Typical Sizing Mistakes

  • Only the highest firewall throughput is compared.
  • TLS Inspection is planned but not included in the performance reserve.
  • VPN and Remote Access are evaluated based on the number of users rather than actual usage.
  • The internet connection is considered, but internal east-west traffic is not.
  • Virtual firewalls are operated on overloaded hosts.
  • Reporting, logging, and Central connection are only considered afterwards.
  • Growth, new locations, additional VLANs, or server publishing are missing in the planning.
  • No distinction is made between laboratory value, real value, and user experience.

Practical Sizing Checklist

Before choosing a model, these points should be clarified:

  1. Current and planned internet bandwidth for the coming years.
  2. Number of users, devices, servers, and locations.
  3. Proportion of web traffic, cloud applications, VoIP, backups, and file transfers.
  4. Planned security functions per traffic group.
  5. Scope of TLS Inspection and necessary exceptions.
  6. Number and use of IPsec, SSL VPN, and Sophos Connect connections.
  7. Need for WAF, Mail Protection, RED, WLAN, or Central Reporting.
  8. Expected reserves for updates, growth, and load peaks.
  9. Operating model: XGS hardware, virtual appliance, cloud, or HA cluster.

FAQ

Which Sophos Firewall performance value is most important for model selection?

This depends on the application.
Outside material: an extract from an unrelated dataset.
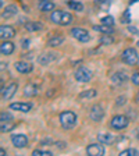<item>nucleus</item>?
<instances>
[{"instance_id": "11", "label": "nucleus", "mask_w": 139, "mask_h": 156, "mask_svg": "<svg viewBox=\"0 0 139 156\" xmlns=\"http://www.w3.org/2000/svg\"><path fill=\"white\" fill-rule=\"evenodd\" d=\"M32 103H28V102H16V103L9 105L10 110H17L21 112V113H28V112L32 110Z\"/></svg>"}, {"instance_id": "20", "label": "nucleus", "mask_w": 139, "mask_h": 156, "mask_svg": "<svg viewBox=\"0 0 139 156\" xmlns=\"http://www.w3.org/2000/svg\"><path fill=\"white\" fill-rule=\"evenodd\" d=\"M38 94H39V88L33 84H28L24 88V96H26V98H33Z\"/></svg>"}, {"instance_id": "28", "label": "nucleus", "mask_w": 139, "mask_h": 156, "mask_svg": "<svg viewBox=\"0 0 139 156\" xmlns=\"http://www.w3.org/2000/svg\"><path fill=\"white\" fill-rule=\"evenodd\" d=\"M14 120V117H13V114L11 113H9V112H2L0 113V121L2 123H7V121H13Z\"/></svg>"}, {"instance_id": "38", "label": "nucleus", "mask_w": 139, "mask_h": 156, "mask_svg": "<svg viewBox=\"0 0 139 156\" xmlns=\"http://www.w3.org/2000/svg\"><path fill=\"white\" fill-rule=\"evenodd\" d=\"M64 144H65V142H56V146H57L58 149H63V148H65Z\"/></svg>"}, {"instance_id": "42", "label": "nucleus", "mask_w": 139, "mask_h": 156, "mask_svg": "<svg viewBox=\"0 0 139 156\" xmlns=\"http://www.w3.org/2000/svg\"><path fill=\"white\" fill-rule=\"evenodd\" d=\"M136 43H138V46H139V41H138V42H136Z\"/></svg>"}, {"instance_id": "23", "label": "nucleus", "mask_w": 139, "mask_h": 156, "mask_svg": "<svg viewBox=\"0 0 139 156\" xmlns=\"http://www.w3.org/2000/svg\"><path fill=\"white\" fill-rule=\"evenodd\" d=\"M63 42H64V38H63V36H52V38L47 41V46H50V48H57V46L63 45Z\"/></svg>"}, {"instance_id": "31", "label": "nucleus", "mask_w": 139, "mask_h": 156, "mask_svg": "<svg viewBox=\"0 0 139 156\" xmlns=\"http://www.w3.org/2000/svg\"><path fill=\"white\" fill-rule=\"evenodd\" d=\"M100 21H102V24H104V25H109V27H113L114 23H116V21H114V17H111V16L103 17Z\"/></svg>"}, {"instance_id": "15", "label": "nucleus", "mask_w": 139, "mask_h": 156, "mask_svg": "<svg viewBox=\"0 0 139 156\" xmlns=\"http://www.w3.org/2000/svg\"><path fill=\"white\" fill-rule=\"evenodd\" d=\"M14 68H16L19 74H28V73L32 71L33 67H32V64L28 62H16Z\"/></svg>"}, {"instance_id": "7", "label": "nucleus", "mask_w": 139, "mask_h": 156, "mask_svg": "<svg viewBox=\"0 0 139 156\" xmlns=\"http://www.w3.org/2000/svg\"><path fill=\"white\" fill-rule=\"evenodd\" d=\"M123 140V136L118 135H113L110 133H99L97 134V141L103 145H113V144L118 142V141Z\"/></svg>"}, {"instance_id": "21", "label": "nucleus", "mask_w": 139, "mask_h": 156, "mask_svg": "<svg viewBox=\"0 0 139 156\" xmlns=\"http://www.w3.org/2000/svg\"><path fill=\"white\" fill-rule=\"evenodd\" d=\"M42 28L43 25L40 23H38V21H29L28 20V23H25V29L28 32H36V31H39Z\"/></svg>"}, {"instance_id": "6", "label": "nucleus", "mask_w": 139, "mask_h": 156, "mask_svg": "<svg viewBox=\"0 0 139 156\" xmlns=\"http://www.w3.org/2000/svg\"><path fill=\"white\" fill-rule=\"evenodd\" d=\"M70 35L81 43H86L91 41V35H89V32H88L86 29L78 28V27H75V28H72L71 31H70Z\"/></svg>"}, {"instance_id": "13", "label": "nucleus", "mask_w": 139, "mask_h": 156, "mask_svg": "<svg viewBox=\"0 0 139 156\" xmlns=\"http://www.w3.org/2000/svg\"><path fill=\"white\" fill-rule=\"evenodd\" d=\"M56 58H57V53H54V52H46V53L39 55L38 63L40 66H47V64H50L52 62H54Z\"/></svg>"}, {"instance_id": "26", "label": "nucleus", "mask_w": 139, "mask_h": 156, "mask_svg": "<svg viewBox=\"0 0 139 156\" xmlns=\"http://www.w3.org/2000/svg\"><path fill=\"white\" fill-rule=\"evenodd\" d=\"M138 155H139V151L135 149V148H127V149L120 152V156H138Z\"/></svg>"}, {"instance_id": "9", "label": "nucleus", "mask_w": 139, "mask_h": 156, "mask_svg": "<svg viewBox=\"0 0 139 156\" xmlns=\"http://www.w3.org/2000/svg\"><path fill=\"white\" fill-rule=\"evenodd\" d=\"M103 117H104V110L100 105H95V106L91 107V110H89V119H91L92 121L100 123V121L103 120Z\"/></svg>"}, {"instance_id": "24", "label": "nucleus", "mask_w": 139, "mask_h": 156, "mask_svg": "<svg viewBox=\"0 0 139 156\" xmlns=\"http://www.w3.org/2000/svg\"><path fill=\"white\" fill-rule=\"evenodd\" d=\"M96 95H97L96 89H86V91L81 92L78 98H79V99H95Z\"/></svg>"}, {"instance_id": "17", "label": "nucleus", "mask_w": 139, "mask_h": 156, "mask_svg": "<svg viewBox=\"0 0 139 156\" xmlns=\"http://www.w3.org/2000/svg\"><path fill=\"white\" fill-rule=\"evenodd\" d=\"M38 9L43 13H47V11H53L56 6L53 0H38Z\"/></svg>"}, {"instance_id": "2", "label": "nucleus", "mask_w": 139, "mask_h": 156, "mask_svg": "<svg viewBox=\"0 0 139 156\" xmlns=\"http://www.w3.org/2000/svg\"><path fill=\"white\" fill-rule=\"evenodd\" d=\"M60 119V124L64 130H72L77 126V114L71 110H64L58 116Z\"/></svg>"}, {"instance_id": "43", "label": "nucleus", "mask_w": 139, "mask_h": 156, "mask_svg": "<svg viewBox=\"0 0 139 156\" xmlns=\"http://www.w3.org/2000/svg\"><path fill=\"white\" fill-rule=\"evenodd\" d=\"M138 140H139V134H138Z\"/></svg>"}, {"instance_id": "37", "label": "nucleus", "mask_w": 139, "mask_h": 156, "mask_svg": "<svg viewBox=\"0 0 139 156\" xmlns=\"http://www.w3.org/2000/svg\"><path fill=\"white\" fill-rule=\"evenodd\" d=\"M128 31H130L131 34H134V35H136V34H139V32H138V29H136L135 27H128Z\"/></svg>"}, {"instance_id": "40", "label": "nucleus", "mask_w": 139, "mask_h": 156, "mask_svg": "<svg viewBox=\"0 0 139 156\" xmlns=\"http://www.w3.org/2000/svg\"><path fill=\"white\" fill-rule=\"evenodd\" d=\"M0 155H2V156H6V151H4L3 148H2V149H0Z\"/></svg>"}, {"instance_id": "34", "label": "nucleus", "mask_w": 139, "mask_h": 156, "mask_svg": "<svg viewBox=\"0 0 139 156\" xmlns=\"http://www.w3.org/2000/svg\"><path fill=\"white\" fill-rule=\"evenodd\" d=\"M125 102H127L125 96H118L117 98V101H116V105L117 106H123V105H125Z\"/></svg>"}, {"instance_id": "36", "label": "nucleus", "mask_w": 139, "mask_h": 156, "mask_svg": "<svg viewBox=\"0 0 139 156\" xmlns=\"http://www.w3.org/2000/svg\"><path fill=\"white\" fill-rule=\"evenodd\" d=\"M23 49H26V48H29V39H23Z\"/></svg>"}, {"instance_id": "29", "label": "nucleus", "mask_w": 139, "mask_h": 156, "mask_svg": "<svg viewBox=\"0 0 139 156\" xmlns=\"http://www.w3.org/2000/svg\"><path fill=\"white\" fill-rule=\"evenodd\" d=\"M99 42H100L102 45H111V43H114V38L111 35H103L99 39Z\"/></svg>"}, {"instance_id": "18", "label": "nucleus", "mask_w": 139, "mask_h": 156, "mask_svg": "<svg viewBox=\"0 0 139 156\" xmlns=\"http://www.w3.org/2000/svg\"><path fill=\"white\" fill-rule=\"evenodd\" d=\"M18 14V7L16 4H10L6 9H3V13H2V18H11V17L17 16Z\"/></svg>"}, {"instance_id": "3", "label": "nucleus", "mask_w": 139, "mask_h": 156, "mask_svg": "<svg viewBox=\"0 0 139 156\" xmlns=\"http://www.w3.org/2000/svg\"><path fill=\"white\" fill-rule=\"evenodd\" d=\"M74 78L77 80L78 82H81V84H86V82L92 81V78H93V73H92L88 67L81 66V67H78L77 70H75Z\"/></svg>"}, {"instance_id": "8", "label": "nucleus", "mask_w": 139, "mask_h": 156, "mask_svg": "<svg viewBox=\"0 0 139 156\" xmlns=\"http://www.w3.org/2000/svg\"><path fill=\"white\" fill-rule=\"evenodd\" d=\"M10 140H11L13 146L17 149H23V148L28 146V136L24 135V134H13Z\"/></svg>"}, {"instance_id": "39", "label": "nucleus", "mask_w": 139, "mask_h": 156, "mask_svg": "<svg viewBox=\"0 0 139 156\" xmlns=\"http://www.w3.org/2000/svg\"><path fill=\"white\" fill-rule=\"evenodd\" d=\"M53 141L52 140H43L42 141V145H52Z\"/></svg>"}, {"instance_id": "19", "label": "nucleus", "mask_w": 139, "mask_h": 156, "mask_svg": "<svg viewBox=\"0 0 139 156\" xmlns=\"http://www.w3.org/2000/svg\"><path fill=\"white\" fill-rule=\"evenodd\" d=\"M111 80H113L114 84L121 85V84H124V82L128 81V75H127L124 71H117V73H114V74H113Z\"/></svg>"}, {"instance_id": "5", "label": "nucleus", "mask_w": 139, "mask_h": 156, "mask_svg": "<svg viewBox=\"0 0 139 156\" xmlns=\"http://www.w3.org/2000/svg\"><path fill=\"white\" fill-rule=\"evenodd\" d=\"M128 124H130V119L127 116H124V114H117L110 121V127L116 131H121V130H124V128H127Z\"/></svg>"}, {"instance_id": "12", "label": "nucleus", "mask_w": 139, "mask_h": 156, "mask_svg": "<svg viewBox=\"0 0 139 156\" xmlns=\"http://www.w3.org/2000/svg\"><path fill=\"white\" fill-rule=\"evenodd\" d=\"M17 88H18V84L13 82V84H10L9 87H2V99L3 101H10L11 98L14 96V94L17 92Z\"/></svg>"}, {"instance_id": "14", "label": "nucleus", "mask_w": 139, "mask_h": 156, "mask_svg": "<svg viewBox=\"0 0 139 156\" xmlns=\"http://www.w3.org/2000/svg\"><path fill=\"white\" fill-rule=\"evenodd\" d=\"M16 36V29L11 25H2L0 27V38L3 41H9V39Z\"/></svg>"}, {"instance_id": "33", "label": "nucleus", "mask_w": 139, "mask_h": 156, "mask_svg": "<svg viewBox=\"0 0 139 156\" xmlns=\"http://www.w3.org/2000/svg\"><path fill=\"white\" fill-rule=\"evenodd\" d=\"M131 81H132L134 85L139 87V71H135V73H134L132 77H131Z\"/></svg>"}, {"instance_id": "35", "label": "nucleus", "mask_w": 139, "mask_h": 156, "mask_svg": "<svg viewBox=\"0 0 139 156\" xmlns=\"http://www.w3.org/2000/svg\"><path fill=\"white\" fill-rule=\"evenodd\" d=\"M121 23H123V24H128V23H130V13H128V11H125V13H124V16L121 17Z\"/></svg>"}, {"instance_id": "10", "label": "nucleus", "mask_w": 139, "mask_h": 156, "mask_svg": "<svg viewBox=\"0 0 139 156\" xmlns=\"http://www.w3.org/2000/svg\"><path fill=\"white\" fill-rule=\"evenodd\" d=\"M86 155L89 156H103L104 155V145L103 144H89L86 146Z\"/></svg>"}, {"instance_id": "27", "label": "nucleus", "mask_w": 139, "mask_h": 156, "mask_svg": "<svg viewBox=\"0 0 139 156\" xmlns=\"http://www.w3.org/2000/svg\"><path fill=\"white\" fill-rule=\"evenodd\" d=\"M14 127H16V124H14L13 121H7V123H2V126H0V131H2V133H10V131L13 130Z\"/></svg>"}, {"instance_id": "32", "label": "nucleus", "mask_w": 139, "mask_h": 156, "mask_svg": "<svg viewBox=\"0 0 139 156\" xmlns=\"http://www.w3.org/2000/svg\"><path fill=\"white\" fill-rule=\"evenodd\" d=\"M95 3L99 4L102 10H106L109 7V4H110V0H95Z\"/></svg>"}, {"instance_id": "41", "label": "nucleus", "mask_w": 139, "mask_h": 156, "mask_svg": "<svg viewBox=\"0 0 139 156\" xmlns=\"http://www.w3.org/2000/svg\"><path fill=\"white\" fill-rule=\"evenodd\" d=\"M136 103L139 105V91H138V94H136Z\"/></svg>"}, {"instance_id": "1", "label": "nucleus", "mask_w": 139, "mask_h": 156, "mask_svg": "<svg viewBox=\"0 0 139 156\" xmlns=\"http://www.w3.org/2000/svg\"><path fill=\"white\" fill-rule=\"evenodd\" d=\"M50 21L56 25H61V27H67L74 21L72 14L67 13V11H61V10H53L50 14Z\"/></svg>"}, {"instance_id": "16", "label": "nucleus", "mask_w": 139, "mask_h": 156, "mask_svg": "<svg viewBox=\"0 0 139 156\" xmlns=\"http://www.w3.org/2000/svg\"><path fill=\"white\" fill-rule=\"evenodd\" d=\"M14 49H16V46H14L13 42H10V41H3L2 45H0V53L3 56H10V55H13Z\"/></svg>"}, {"instance_id": "4", "label": "nucleus", "mask_w": 139, "mask_h": 156, "mask_svg": "<svg viewBox=\"0 0 139 156\" xmlns=\"http://www.w3.org/2000/svg\"><path fill=\"white\" fill-rule=\"evenodd\" d=\"M121 60H123V63H125L128 66H136L139 63V55L136 52V49L127 48L121 55Z\"/></svg>"}, {"instance_id": "22", "label": "nucleus", "mask_w": 139, "mask_h": 156, "mask_svg": "<svg viewBox=\"0 0 139 156\" xmlns=\"http://www.w3.org/2000/svg\"><path fill=\"white\" fill-rule=\"evenodd\" d=\"M93 31H96V32H102L103 35H111V34L114 32L113 27L104 25V24H102V25H93Z\"/></svg>"}, {"instance_id": "25", "label": "nucleus", "mask_w": 139, "mask_h": 156, "mask_svg": "<svg viewBox=\"0 0 139 156\" xmlns=\"http://www.w3.org/2000/svg\"><path fill=\"white\" fill-rule=\"evenodd\" d=\"M67 4H68V7H70L71 10H74V11H78V13L84 11V4L79 3V2H75V0H70Z\"/></svg>"}, {"instance_id": "30", "label": "nucleus", "mask_w": 139, "mask_h": 156, "mask_svg": "<svg viewBox=\"0 0 139 156\" xmlns=\"http://www.w3.org/2000/svg\"><path fill=\"white\" fill-rule=\"evenodd\" d=\"M53 153L50 151H43V149H35L32 151V156H52Z\"/></svg>"}]
</instances>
For simple firewall rules, firewall throughput is relevant. For typical corporate environments with IPS, Web Protection, and Application Control, NGFW or Threat Protection values are usually more meaningful.

Why doesn't a firewall achieve the highest datasheet value?

The highest value is achieved under defined test conditions. In reality, packet sizes, security profiles, TLS Inspection, VPN, NAT, logging, parallel sessions, clients, and counterparts influence the result.

Must TLS Inspection always be included in sizing?

Yes, if TLS Inspection is to be used productively today or later. HTTPS decryption is resource-intensive and should be planned with reserve, pilot group, and a clean rollout.

How do you check if the firewall or the client is slow?

You compare multiple tests: download directly on the firewall, test from a wired client, iPerf between defined endpoints, Log Viewer, Packet Capture, and interface utilization. A single measurement is rarely sufficient.

Are virtual Sophos Firewalls slower than hardware appliances?

Not automatically. Virtual firewalls can perform very well if CPU, RAM, storage, and network are properly planned. However, performance depends more on the virtualization platform than with a dedicated XGS hardware appliance.

Why can Packet Capture influence a performance measurement?

Packet Capture is an analysis tool, not a neutral speed test. Depending on traffic and offloading path, processing during a capture can behave differently than in normal operation. Therefore, capture results should be documented with test time, filter, interface, and policy.